The King and Four Queens (1956)
Like The Tall Men, this one was directed by Raoul Walsh. Unlike that one, or any other picture, this one was produced by gable himself, through his company GABCO. He found that he didn’t like producing, and never assumed that role again. While this one has a western setting, it’s also a bit of comedy. Gable plays a dashing dude who learns a fortune is buried on the property of four beautiful widows, one of whom is Eleanor Parker, and a horrible mother-in-law, (Jo Van Fleet). Gable’s task: to sweet talk those ladies, so he can get the dinero! Jay C. Flippen plays a bartender.
The Misfits (1961)
Many would protest my including this movie among westerns, but it truly does comment on the genre.
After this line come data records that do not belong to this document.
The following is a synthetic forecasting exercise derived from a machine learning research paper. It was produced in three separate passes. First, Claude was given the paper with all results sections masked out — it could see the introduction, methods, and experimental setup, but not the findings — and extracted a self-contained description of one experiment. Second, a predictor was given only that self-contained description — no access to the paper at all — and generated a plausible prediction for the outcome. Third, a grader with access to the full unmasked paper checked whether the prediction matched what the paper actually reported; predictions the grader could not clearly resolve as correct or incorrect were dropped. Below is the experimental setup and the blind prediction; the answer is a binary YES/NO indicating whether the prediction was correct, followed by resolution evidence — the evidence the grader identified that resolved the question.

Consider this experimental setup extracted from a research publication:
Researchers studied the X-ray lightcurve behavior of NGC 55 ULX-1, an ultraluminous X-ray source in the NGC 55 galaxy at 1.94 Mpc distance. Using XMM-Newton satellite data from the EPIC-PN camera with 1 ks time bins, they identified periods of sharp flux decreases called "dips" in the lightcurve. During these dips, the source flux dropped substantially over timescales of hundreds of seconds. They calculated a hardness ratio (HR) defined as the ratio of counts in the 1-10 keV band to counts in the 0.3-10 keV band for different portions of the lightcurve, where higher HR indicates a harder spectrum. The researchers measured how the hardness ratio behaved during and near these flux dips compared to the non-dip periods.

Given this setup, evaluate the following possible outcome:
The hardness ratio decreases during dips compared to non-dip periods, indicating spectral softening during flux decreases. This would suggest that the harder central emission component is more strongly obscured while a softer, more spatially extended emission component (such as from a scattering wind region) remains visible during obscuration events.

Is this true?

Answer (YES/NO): YES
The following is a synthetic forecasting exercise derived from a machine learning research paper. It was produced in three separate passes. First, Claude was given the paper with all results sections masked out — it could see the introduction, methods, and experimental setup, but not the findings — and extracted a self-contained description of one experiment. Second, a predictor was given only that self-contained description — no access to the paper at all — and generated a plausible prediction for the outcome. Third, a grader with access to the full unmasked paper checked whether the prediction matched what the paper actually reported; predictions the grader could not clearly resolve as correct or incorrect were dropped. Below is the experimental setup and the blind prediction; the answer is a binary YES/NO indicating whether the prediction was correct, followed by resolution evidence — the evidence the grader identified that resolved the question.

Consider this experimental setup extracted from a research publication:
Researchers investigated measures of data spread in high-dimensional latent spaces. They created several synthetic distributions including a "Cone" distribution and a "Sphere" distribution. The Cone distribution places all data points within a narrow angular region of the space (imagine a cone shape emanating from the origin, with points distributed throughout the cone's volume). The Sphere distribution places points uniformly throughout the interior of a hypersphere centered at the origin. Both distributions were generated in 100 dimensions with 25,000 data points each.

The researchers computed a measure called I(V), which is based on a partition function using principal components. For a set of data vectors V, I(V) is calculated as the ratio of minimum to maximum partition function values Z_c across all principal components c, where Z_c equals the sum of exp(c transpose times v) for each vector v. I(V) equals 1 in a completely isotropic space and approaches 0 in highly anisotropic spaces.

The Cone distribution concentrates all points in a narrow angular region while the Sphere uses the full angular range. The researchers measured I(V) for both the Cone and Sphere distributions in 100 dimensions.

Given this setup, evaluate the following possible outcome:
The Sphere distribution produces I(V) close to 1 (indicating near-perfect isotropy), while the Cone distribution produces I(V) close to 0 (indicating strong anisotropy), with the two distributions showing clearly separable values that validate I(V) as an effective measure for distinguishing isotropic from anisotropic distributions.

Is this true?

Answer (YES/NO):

Gable, Eli Wallach and Montgomery Clift play modern day cowboys, who round up wild horses for dog food. Marilyn Monroe plays a sensitive young woman who has a problem with that! It was of course written by her then-husband Arthur Miller.The film was Miller’s one attempt to “go Hollywood” but he also seems to be exploring territory that one thinks of as being more Williams’ or Inge’s. It’s got outdoorsy characters, AMERICAN Americans, and an emphasis on personal relationships. The characters are all sad and lonely, as in Williams, but of course Miller ties it in to the greater social context. The West has vanished, but this trio of men, each in his own way, is still trying to live as though it hasn’t and has consequently become a “misfit”. From hundreds of wild horses to be rounded up on a nearby mesa, there are now only six. The rest have become dog food…a far cry from the more elevated role the horse once played in our society. As the girl all three of the men love, Monroe is also an outcast in modern society, for the opposite reason. She is sensitive…almost a sort of flower child. She hates violence, and yet it’s all around her. She hates to watch the Montgomery Cliff character get thrown during the rodeo, hates to see the horses rounded up, etc. This was the last movie completed by both Gable and Monroe.